Russia is asking foreign governments to stop "speculating" on the causes of the Sinai airbus crash that killed 224 Russians over the weekend, after British Prime Minister David Cameron said publicly that it was "more likely than not" a bomb planted by Islamic State terrorists.
The issue is politically sensitive for the Kremlin, which is just over a month into an escalating air war in Syria, officially designed to destroy IS and other terrorist groups. Any firm conclusion that extremists had managed to strike back by bringing down an airliner full of Russian tourists would quickly deflate the war's antiseptic media image and bring it home in the harshest possible way for a Russian public that remains deeply averse to foreign military adventures.
There seems little doubt that outside prodding and advice is deeply unwelcome in Moscow. And few appear ready to believe that the meddling is well-meant.
The Kremlin appeared to react calmly Thursday to the British statements, and similar suggestions emanating from US intelligence sources. President Vladamir Putin spoke with Mr. Cameron by telephone today, asking him to wait for the results of the investigation to become clear.
Although Russian media has, perhaps surprisingly, given considerable coverage to the possibility that the Russian airliner was brought down by a terrorist bomb, some analysts say they are deeply dubious.
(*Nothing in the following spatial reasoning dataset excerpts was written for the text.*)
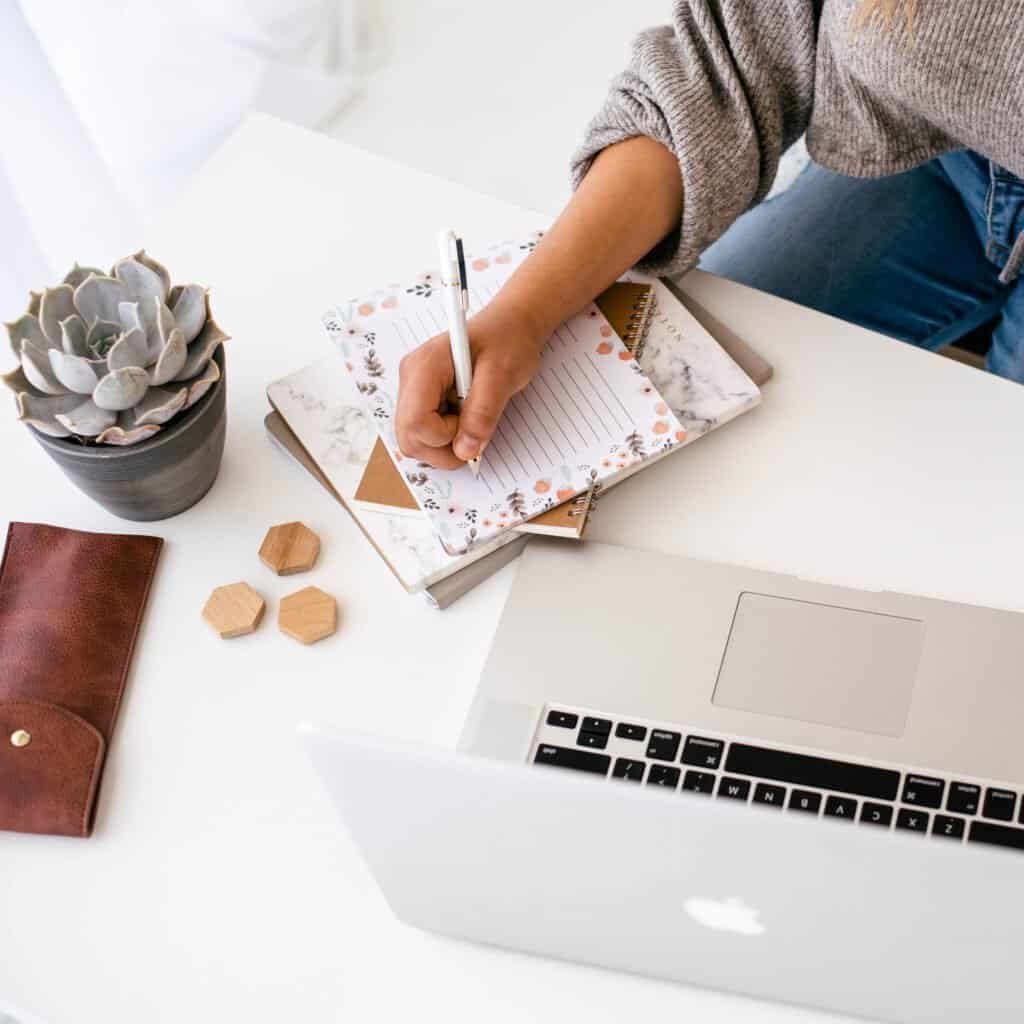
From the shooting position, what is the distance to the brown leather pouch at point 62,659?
2.08 ft

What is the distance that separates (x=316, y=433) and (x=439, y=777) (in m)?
0.36

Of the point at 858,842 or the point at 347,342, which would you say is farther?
the point at 347,342

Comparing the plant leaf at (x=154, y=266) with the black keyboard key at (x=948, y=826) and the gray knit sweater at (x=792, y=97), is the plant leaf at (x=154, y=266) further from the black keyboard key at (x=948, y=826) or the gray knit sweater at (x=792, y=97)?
the black keyboard key at (x=948, y=826)

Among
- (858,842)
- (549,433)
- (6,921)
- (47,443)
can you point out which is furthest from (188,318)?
(858,842)

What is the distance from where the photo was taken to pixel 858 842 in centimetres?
38

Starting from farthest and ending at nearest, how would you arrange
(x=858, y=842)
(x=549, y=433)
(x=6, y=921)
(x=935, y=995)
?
(x=549, y=433), (x=6, y=921), (x=935, y=995), (x=858, y=842)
For one thing, accidents have occurred with frequency among Russian airlines, especially marginal operators such as the carrier in this case, Kogalymavia. Though its officials insist that only an "external force" could have brought down the plane, the airline's own history suggests otherwise. It rebranded itself as MetroJet after a bad runway accident in 2011 that killed three people. And though there has been a shaking out in Russia's airline industry in recent years, it is still ranked as one of the most unsafe places to fly.
"As one who has survived two near catastrophes in Russian airplanes, I find myself perfectly ready to believe that technical flaws caused the Sinai disaster," says Alexei Malashenko, an Islamic scholar with the Carnegie Center in Moscow.
More seriously, he says, the claim of responsibility attributed to IS does not sound authentic. "It's most unlikely that IS, as an institution, would do this. They don't need it," Mr. Malashenko says. "They aren't Al Qaeda, and they are trying very hard to position themselves as a state nowadays."
Malashenko allows that some smaller group, perhaps linked to Al Qaeda, might have done it. If that should prove to be the case, he adds, the political impact in Russia will be much the same as if IS were responsible.
A few Russian analysts say they frankly smell "disinformation" in the flurry of leaks from unnamed US intelligence sources and statements by British leaders.
"They're not even involved in the investigation, and they aren't exactly trying to be helpful with these so-called disclosures," says Alexei Mukhin, director of the independent Center for Political Information in Moscow.
"It looks to me like they want to send a signal to Russian society, to exploit this tragedy by planting the suggestion that [President] Putin made a big mistake by going into Syria. They want to stir up opposition," he says.
Russia endured over a decade of terrorism, which killed hundreds in Moscow and other heartland cities, during its second war to subdue rebel Chechnya after Putin came to power.
"The record shows that Russians only toughen their attitude when they are attacked, just as Americans do," says Mr. Mukhin. "The threat of more terrorism is only likely to make people rally around Putin."